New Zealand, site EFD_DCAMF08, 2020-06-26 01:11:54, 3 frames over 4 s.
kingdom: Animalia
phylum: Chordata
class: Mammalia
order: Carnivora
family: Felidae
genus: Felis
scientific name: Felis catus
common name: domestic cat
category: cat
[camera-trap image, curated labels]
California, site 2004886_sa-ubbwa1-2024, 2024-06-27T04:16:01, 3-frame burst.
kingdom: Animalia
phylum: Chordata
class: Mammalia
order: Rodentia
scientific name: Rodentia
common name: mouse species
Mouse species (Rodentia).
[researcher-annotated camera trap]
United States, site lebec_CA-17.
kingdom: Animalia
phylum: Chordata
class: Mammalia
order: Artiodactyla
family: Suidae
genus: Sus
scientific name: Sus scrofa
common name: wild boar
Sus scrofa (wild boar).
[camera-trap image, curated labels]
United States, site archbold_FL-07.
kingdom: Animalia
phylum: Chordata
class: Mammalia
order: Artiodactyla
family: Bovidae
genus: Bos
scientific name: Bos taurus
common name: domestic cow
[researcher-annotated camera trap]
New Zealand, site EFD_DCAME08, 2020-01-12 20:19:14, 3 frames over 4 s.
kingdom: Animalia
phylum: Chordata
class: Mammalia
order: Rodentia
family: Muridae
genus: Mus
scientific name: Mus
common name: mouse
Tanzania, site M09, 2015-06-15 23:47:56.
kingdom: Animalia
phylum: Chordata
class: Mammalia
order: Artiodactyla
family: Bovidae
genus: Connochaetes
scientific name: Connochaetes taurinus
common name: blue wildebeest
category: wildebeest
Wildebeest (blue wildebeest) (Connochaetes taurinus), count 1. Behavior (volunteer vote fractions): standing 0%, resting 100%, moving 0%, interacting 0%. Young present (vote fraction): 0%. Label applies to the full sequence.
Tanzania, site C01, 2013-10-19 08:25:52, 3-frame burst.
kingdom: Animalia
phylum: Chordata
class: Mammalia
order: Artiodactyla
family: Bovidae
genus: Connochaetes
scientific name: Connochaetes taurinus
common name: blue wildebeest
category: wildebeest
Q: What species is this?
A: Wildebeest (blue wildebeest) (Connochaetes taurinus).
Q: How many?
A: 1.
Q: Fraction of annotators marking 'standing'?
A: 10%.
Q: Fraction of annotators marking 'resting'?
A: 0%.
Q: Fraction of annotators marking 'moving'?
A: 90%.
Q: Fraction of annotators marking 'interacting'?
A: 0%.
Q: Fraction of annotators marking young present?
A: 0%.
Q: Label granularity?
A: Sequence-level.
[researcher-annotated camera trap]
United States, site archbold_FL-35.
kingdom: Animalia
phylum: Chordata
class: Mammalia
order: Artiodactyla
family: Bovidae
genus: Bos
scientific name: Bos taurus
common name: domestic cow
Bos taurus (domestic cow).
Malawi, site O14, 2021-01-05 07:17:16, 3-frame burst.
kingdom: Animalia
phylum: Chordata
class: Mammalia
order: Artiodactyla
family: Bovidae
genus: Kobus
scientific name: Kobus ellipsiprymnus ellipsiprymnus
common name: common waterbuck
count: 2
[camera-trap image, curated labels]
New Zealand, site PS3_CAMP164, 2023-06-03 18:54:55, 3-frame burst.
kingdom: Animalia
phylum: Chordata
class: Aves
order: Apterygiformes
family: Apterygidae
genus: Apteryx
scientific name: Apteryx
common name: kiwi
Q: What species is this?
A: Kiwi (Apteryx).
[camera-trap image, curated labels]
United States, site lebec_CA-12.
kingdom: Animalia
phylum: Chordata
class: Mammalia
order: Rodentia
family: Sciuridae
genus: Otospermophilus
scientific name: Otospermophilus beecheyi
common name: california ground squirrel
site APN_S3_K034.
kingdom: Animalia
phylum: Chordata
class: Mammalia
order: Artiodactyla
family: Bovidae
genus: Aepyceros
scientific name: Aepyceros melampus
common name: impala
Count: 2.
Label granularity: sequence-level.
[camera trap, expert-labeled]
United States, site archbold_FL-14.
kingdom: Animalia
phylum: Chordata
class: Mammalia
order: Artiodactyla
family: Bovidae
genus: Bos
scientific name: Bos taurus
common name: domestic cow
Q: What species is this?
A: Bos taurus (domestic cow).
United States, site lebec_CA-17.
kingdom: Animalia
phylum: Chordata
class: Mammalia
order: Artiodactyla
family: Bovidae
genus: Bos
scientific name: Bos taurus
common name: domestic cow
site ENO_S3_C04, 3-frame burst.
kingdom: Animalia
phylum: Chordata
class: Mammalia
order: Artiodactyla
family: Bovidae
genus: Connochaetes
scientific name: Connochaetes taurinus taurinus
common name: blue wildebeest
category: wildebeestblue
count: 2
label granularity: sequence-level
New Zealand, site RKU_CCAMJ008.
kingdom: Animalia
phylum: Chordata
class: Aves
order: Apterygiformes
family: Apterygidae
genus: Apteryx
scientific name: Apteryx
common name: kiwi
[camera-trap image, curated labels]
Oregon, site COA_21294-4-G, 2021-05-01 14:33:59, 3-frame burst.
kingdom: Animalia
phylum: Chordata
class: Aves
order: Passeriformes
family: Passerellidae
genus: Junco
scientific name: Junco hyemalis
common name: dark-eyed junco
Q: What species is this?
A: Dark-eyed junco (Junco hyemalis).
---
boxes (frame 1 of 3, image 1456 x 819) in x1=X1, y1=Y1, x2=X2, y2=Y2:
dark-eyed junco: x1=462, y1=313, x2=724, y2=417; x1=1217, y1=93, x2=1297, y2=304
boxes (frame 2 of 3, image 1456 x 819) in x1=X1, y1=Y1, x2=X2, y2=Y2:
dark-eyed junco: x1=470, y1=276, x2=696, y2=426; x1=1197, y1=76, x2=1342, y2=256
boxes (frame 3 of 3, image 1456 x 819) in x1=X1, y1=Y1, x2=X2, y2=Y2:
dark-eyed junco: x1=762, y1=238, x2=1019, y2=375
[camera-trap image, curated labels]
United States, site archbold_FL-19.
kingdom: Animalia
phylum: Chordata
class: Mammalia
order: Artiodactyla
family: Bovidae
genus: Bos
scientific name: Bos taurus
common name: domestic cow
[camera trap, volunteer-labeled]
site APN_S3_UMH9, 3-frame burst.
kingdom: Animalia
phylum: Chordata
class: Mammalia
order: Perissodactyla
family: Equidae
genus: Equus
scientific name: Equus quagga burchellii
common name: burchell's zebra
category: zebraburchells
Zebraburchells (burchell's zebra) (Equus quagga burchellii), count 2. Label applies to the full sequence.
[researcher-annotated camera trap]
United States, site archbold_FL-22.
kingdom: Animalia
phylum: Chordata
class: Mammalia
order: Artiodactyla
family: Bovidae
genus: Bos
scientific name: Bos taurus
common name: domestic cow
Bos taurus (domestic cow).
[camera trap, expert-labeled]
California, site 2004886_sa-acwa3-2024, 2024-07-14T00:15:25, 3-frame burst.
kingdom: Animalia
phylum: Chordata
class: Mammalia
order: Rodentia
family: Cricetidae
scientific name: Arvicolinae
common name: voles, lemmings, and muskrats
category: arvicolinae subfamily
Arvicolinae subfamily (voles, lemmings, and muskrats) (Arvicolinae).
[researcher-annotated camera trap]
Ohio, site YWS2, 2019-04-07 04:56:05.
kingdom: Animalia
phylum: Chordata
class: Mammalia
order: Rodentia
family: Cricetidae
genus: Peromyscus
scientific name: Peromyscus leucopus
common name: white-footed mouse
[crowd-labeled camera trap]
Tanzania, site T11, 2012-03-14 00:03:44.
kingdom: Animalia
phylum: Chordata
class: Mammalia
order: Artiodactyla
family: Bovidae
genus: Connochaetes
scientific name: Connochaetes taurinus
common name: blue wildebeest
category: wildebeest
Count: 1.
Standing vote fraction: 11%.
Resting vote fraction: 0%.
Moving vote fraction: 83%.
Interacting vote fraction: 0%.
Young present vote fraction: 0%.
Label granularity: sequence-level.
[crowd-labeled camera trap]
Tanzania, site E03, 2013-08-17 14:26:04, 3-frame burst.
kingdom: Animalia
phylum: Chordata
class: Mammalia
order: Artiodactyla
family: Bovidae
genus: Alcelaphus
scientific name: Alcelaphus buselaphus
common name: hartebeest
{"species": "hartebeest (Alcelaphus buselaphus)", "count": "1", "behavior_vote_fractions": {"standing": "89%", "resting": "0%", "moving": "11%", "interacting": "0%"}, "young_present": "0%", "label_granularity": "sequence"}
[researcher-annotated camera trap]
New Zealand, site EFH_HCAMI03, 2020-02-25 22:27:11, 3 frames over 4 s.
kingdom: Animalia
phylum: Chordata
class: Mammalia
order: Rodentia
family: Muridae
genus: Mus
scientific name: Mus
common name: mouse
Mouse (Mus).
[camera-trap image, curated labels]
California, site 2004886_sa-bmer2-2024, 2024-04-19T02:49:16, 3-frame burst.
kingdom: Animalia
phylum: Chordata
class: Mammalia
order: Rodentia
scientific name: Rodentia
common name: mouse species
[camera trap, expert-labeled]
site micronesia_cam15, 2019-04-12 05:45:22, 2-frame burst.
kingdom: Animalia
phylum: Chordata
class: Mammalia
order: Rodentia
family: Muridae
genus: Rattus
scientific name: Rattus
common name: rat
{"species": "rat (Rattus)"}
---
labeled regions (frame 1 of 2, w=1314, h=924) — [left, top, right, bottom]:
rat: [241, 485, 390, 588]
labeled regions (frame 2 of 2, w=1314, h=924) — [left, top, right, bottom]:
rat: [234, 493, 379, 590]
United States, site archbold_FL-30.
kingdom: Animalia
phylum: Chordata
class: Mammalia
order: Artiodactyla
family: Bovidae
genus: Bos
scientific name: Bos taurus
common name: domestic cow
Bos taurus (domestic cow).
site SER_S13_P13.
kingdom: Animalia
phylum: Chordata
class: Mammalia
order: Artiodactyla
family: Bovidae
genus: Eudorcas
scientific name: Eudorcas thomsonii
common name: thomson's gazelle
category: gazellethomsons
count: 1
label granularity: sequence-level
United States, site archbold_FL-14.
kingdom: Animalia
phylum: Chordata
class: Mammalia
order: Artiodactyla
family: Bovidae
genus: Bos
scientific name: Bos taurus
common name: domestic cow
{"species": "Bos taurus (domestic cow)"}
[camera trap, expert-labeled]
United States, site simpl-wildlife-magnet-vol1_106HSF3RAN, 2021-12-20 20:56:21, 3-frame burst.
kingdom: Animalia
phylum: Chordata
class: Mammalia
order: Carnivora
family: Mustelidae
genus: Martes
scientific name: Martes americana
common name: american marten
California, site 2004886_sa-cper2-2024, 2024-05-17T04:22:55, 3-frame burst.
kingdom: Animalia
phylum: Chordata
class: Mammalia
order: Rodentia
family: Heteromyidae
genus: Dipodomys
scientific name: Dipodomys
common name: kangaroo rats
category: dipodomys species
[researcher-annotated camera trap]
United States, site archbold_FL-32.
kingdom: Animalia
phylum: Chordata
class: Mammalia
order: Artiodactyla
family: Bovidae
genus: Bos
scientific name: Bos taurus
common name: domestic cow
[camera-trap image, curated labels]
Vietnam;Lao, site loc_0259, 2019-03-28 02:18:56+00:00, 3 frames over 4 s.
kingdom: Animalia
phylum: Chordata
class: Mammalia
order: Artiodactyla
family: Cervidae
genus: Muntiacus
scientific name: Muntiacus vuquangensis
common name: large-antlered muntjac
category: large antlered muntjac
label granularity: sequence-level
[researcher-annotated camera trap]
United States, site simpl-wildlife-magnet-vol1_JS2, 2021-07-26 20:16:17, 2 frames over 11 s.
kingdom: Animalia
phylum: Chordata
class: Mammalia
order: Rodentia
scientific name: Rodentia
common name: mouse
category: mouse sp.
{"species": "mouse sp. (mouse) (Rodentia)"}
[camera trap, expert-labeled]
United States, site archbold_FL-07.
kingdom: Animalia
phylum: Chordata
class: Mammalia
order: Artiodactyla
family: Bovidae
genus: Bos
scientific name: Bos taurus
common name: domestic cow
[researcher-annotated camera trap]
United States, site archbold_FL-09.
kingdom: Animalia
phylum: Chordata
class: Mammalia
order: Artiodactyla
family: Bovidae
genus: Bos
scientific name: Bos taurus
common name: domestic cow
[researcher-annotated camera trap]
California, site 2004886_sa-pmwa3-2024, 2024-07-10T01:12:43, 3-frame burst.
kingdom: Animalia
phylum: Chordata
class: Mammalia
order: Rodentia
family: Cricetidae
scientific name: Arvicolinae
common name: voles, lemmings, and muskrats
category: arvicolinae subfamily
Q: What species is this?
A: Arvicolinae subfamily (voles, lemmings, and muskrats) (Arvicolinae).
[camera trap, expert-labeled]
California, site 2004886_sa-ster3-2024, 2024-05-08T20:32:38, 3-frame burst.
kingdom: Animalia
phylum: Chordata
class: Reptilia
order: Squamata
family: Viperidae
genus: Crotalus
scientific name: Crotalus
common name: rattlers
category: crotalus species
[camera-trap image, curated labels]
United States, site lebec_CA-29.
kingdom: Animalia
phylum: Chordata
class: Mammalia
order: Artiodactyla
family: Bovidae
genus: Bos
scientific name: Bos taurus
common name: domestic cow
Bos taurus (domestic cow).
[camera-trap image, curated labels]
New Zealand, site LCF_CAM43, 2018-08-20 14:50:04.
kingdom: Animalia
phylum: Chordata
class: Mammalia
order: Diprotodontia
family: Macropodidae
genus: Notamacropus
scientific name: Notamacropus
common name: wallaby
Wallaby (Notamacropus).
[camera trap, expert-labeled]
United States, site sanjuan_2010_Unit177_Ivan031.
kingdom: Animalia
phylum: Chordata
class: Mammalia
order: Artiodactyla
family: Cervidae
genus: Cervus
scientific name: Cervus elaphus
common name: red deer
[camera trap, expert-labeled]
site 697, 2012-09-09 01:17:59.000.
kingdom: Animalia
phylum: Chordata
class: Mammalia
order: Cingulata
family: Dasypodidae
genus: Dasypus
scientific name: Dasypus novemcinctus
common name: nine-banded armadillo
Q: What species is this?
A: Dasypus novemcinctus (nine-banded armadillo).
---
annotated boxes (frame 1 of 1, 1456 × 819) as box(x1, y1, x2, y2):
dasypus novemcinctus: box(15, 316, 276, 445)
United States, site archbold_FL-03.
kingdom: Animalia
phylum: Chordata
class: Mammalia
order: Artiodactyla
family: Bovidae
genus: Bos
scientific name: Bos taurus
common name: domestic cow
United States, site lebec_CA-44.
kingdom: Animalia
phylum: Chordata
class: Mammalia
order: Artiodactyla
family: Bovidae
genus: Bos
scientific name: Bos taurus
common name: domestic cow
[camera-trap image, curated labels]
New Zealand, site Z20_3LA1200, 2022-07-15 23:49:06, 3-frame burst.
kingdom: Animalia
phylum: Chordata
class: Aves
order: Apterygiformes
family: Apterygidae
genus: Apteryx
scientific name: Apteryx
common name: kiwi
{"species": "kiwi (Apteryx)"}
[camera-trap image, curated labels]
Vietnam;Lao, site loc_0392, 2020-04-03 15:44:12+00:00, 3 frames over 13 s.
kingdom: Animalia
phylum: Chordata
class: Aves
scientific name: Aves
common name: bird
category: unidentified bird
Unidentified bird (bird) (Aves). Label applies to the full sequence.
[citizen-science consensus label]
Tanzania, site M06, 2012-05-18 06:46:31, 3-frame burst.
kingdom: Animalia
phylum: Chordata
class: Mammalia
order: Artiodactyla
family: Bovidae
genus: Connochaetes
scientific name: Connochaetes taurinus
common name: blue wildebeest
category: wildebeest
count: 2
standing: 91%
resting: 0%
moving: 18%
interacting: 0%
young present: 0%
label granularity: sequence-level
----
Track down all lines above with the string "Alcelaphus" and copy them.

» Result of this task
genus: Alcelaphus
scientific name: Alcelaphus buselaphus
{"species": "hartebeest (Alcelaphus buselaphus)", "count": "1", "behavior_vote_fractions": {"standing": "89%", "resting": "0%", "moving": "11%", "interacting": "0%"}, "young_present": "0%", "label_granularity": "sequence"}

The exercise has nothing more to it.